TK: We do a lot of shopping at the smaller ethnic markets throughout the city, as well as some wonderful farmers markets down toward Homer. And the Regional Market on Saturday is always a blast!
What are your favorite local ingredients to use in your cooking?
TK: At this time of year, it is whatever shows up in my CSA (community-supported agriculture) box (from Early Morning Farm in Genoa) every Thursday! Ramps, chard, mizuna, asparagus, early carrots… having that box is like Christmas once a week for chefs!
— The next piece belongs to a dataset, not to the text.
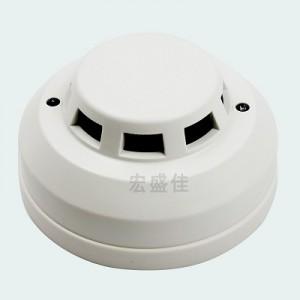 吸顶式燃气报警器/12V或220V安装简单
When you’re not cooking, where and what do you like to eat?
TK: I think most people who spend their lives cooking love diners and diner-style food. Growing up around New York City, there was a great “draw/appeal” to a diner and it hasn’t changed for me. A few years ago while working with a team of about 12 chefs on a project in Pennsylvania, we got talking one evening and realized we all felt the same love of diner food — and that many of us judged a diner by how well they could do two items: the perfect tuna melt and a meatloaf sandwich.
What six people, living or dead, would you invite to a dinner party? (You would cook, of course!)
TK: If I had my druthers I would mix culinary masters and literary masters to keep it interesting. From the literary side, Kurt Vonnegut, J.R.R. Tolkien and Hunter S. Thompson. From the culinary side, Julia Child and Marcus Samuelsson. And to keep the party moving: Jon Stewart from The Daily Show.
What’s your best advice for someone considering a culinary career?
TK: I speak to a lot of students about this each year and I let them know that what they see on TV is not the reality of the kitchens. There is an extreme amount of work involved in making a name for yourself in our industry. I’ve been in food for 40 years this month, and I would truly say that I have only really been a chef — in all aspects of the definition — for the last 12 years! For anyone considering this as a career, go into it with your eyes wide open. Work until someone makes you stop and go home. And never stop reading and learning.